Kai Ryssdal: The island of Manhattan is not the place to be today if you want to get somewhere in a hurry. The United Nations General Assembly kicked off its session today. That means the streets are packed with long, black limousines. And airports in New York metropolitan area are more crowded than usual, and that only adds to New York's carbon footprint.

But in keeping with Secretary General Ban-Ki Moon's efforts to make the U.N. more green, yesterday, the day of the U.N.'s climate change summit, will actually end up being carbon neutral. Thanks to a big check being sent to rural India.

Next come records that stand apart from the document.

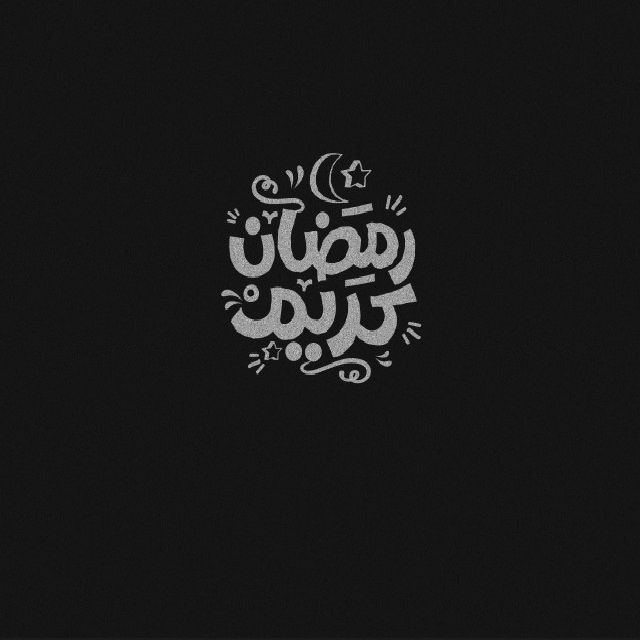 Ramadan Kareem Typography مخطوطات رمضان كريم Ramadan Kareem Ramadan Greetings Ramadan Poster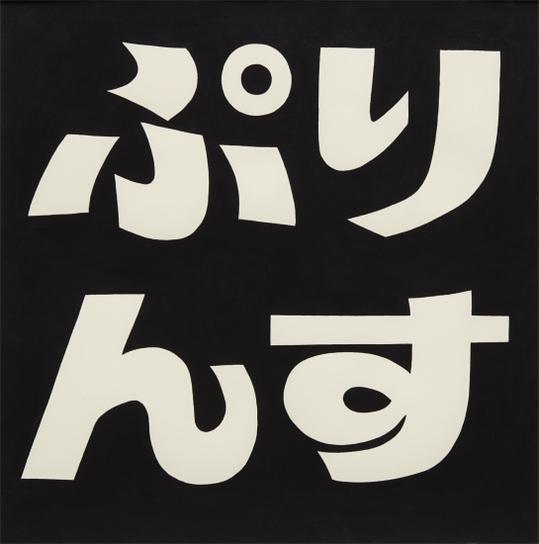 Tomoo Gokita-Prince-2004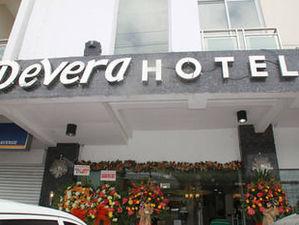德福拉酒店(Devera Hotel)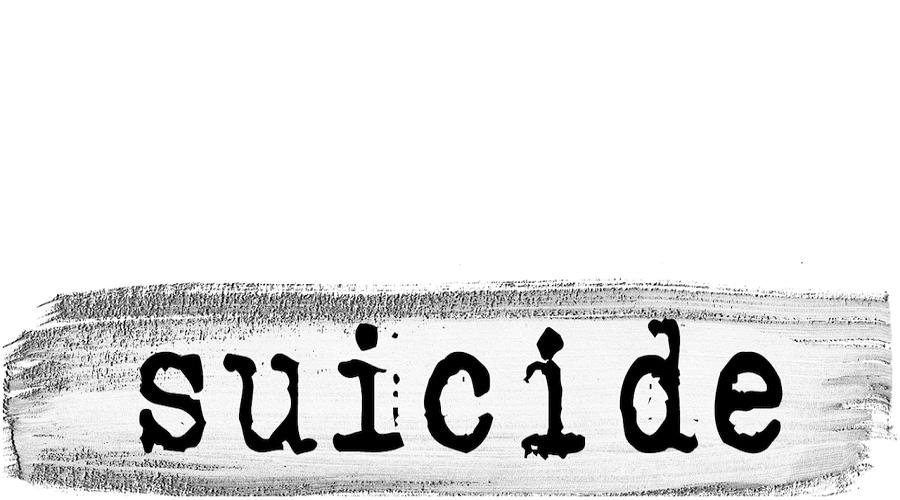 έφηβος αυτοκτονία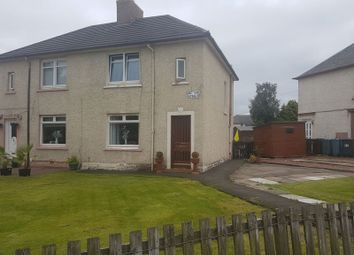 Thumbnail 2 bed semi-detached house for sale in Orchard Street, Wishaw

Marketplace's Jeremy Hobson explains.


JEREMY HOBSON: It's simple addition and subtraction, according to Janos Pasztor, the director of the U.N. secretary general's climate change support team.

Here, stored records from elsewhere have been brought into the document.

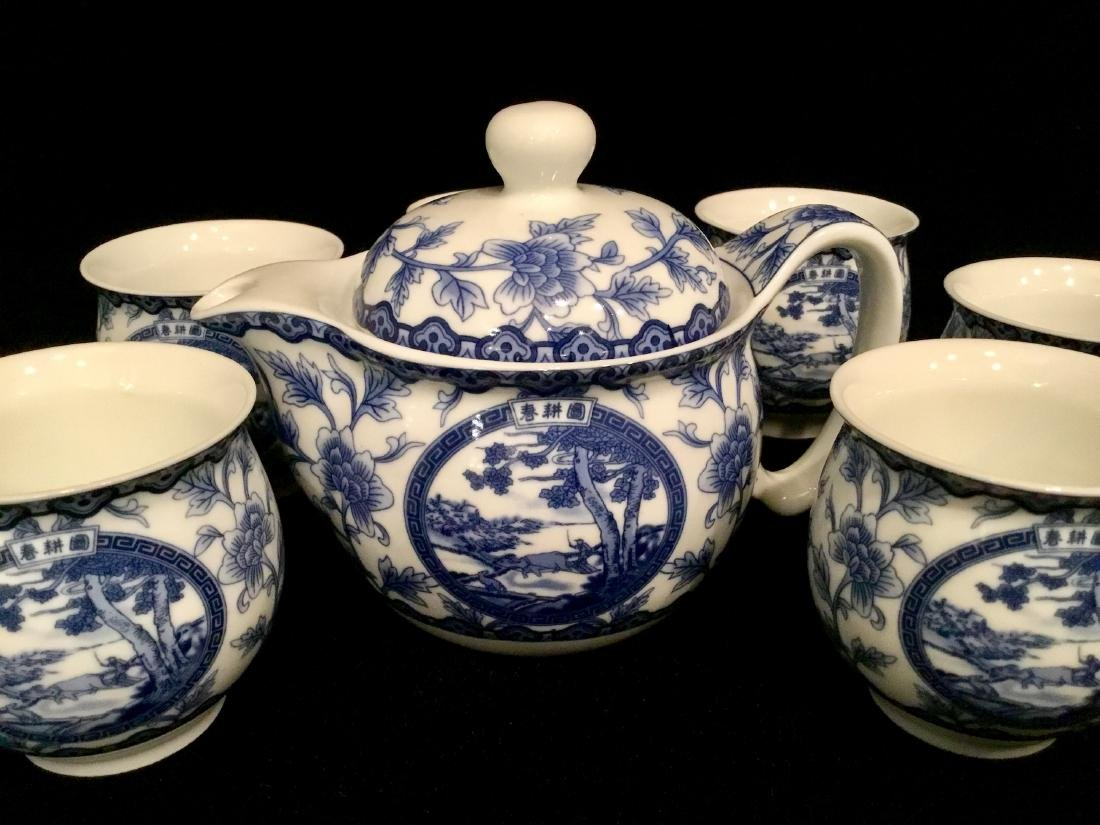 CHINESE WHITE AND BLUE CERAMIC TEA SET MARKED - 5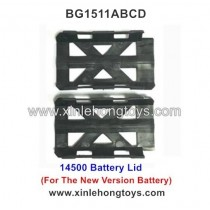 Subotech BG1511 Parts Battery Lid, Battery Cover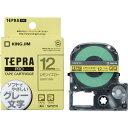 キングジム「テプラ」PRO用 テプラテープ SW12YH ソフト レモンイエローラベル グレー文字 幅12mm 長さ8m カラーラ…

JANOS PASZTOR: We've counted one head of state with one advisor travelling from different parts of the world, then taking a taxi, coming into Manhattan and back, and some internal traffic within the city and then based on that, we calculated the footprint.

And then, Pasztor says, the U.N. decided how many credits it needed to buy and send to rural India to build bio-gas plants that reduce the need to cut down trees for fuel.

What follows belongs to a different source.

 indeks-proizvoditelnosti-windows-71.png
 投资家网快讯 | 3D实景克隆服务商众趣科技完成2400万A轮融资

PASZTOR: This is in fact the most reliable type of offsets that we have at present in the global carbon market.

A market that came out of the Kyoto Protocol that allows developed countries to invest in carbon-cutting projects in emerging nations. But would the project in India be going forward without the U.N.'s money? I asked Dan Esty, director of the Yale Center for environmental law and policy.

DAN ESTY: It depends on the sort of precise nature of the offsets that have been purchased, but a good quality offset is an investment that would otherwise not have taken place.

And Esty says as the carbon-credit market grows, it's becoming easier to track offsets and verify their legitimacy.

ESTY: There's also some folks who are starting to securitize these offsets and to try and make them into kind of financial instruments that can be traded. I think that's less exciting from the point of view of the planet, but perhaps part of the maturing of this marketplace.

Ai yai yai. Get ready for the carbon-credit bubble and bust.

In New York, I'm Jeremy Hobson for Marketplace.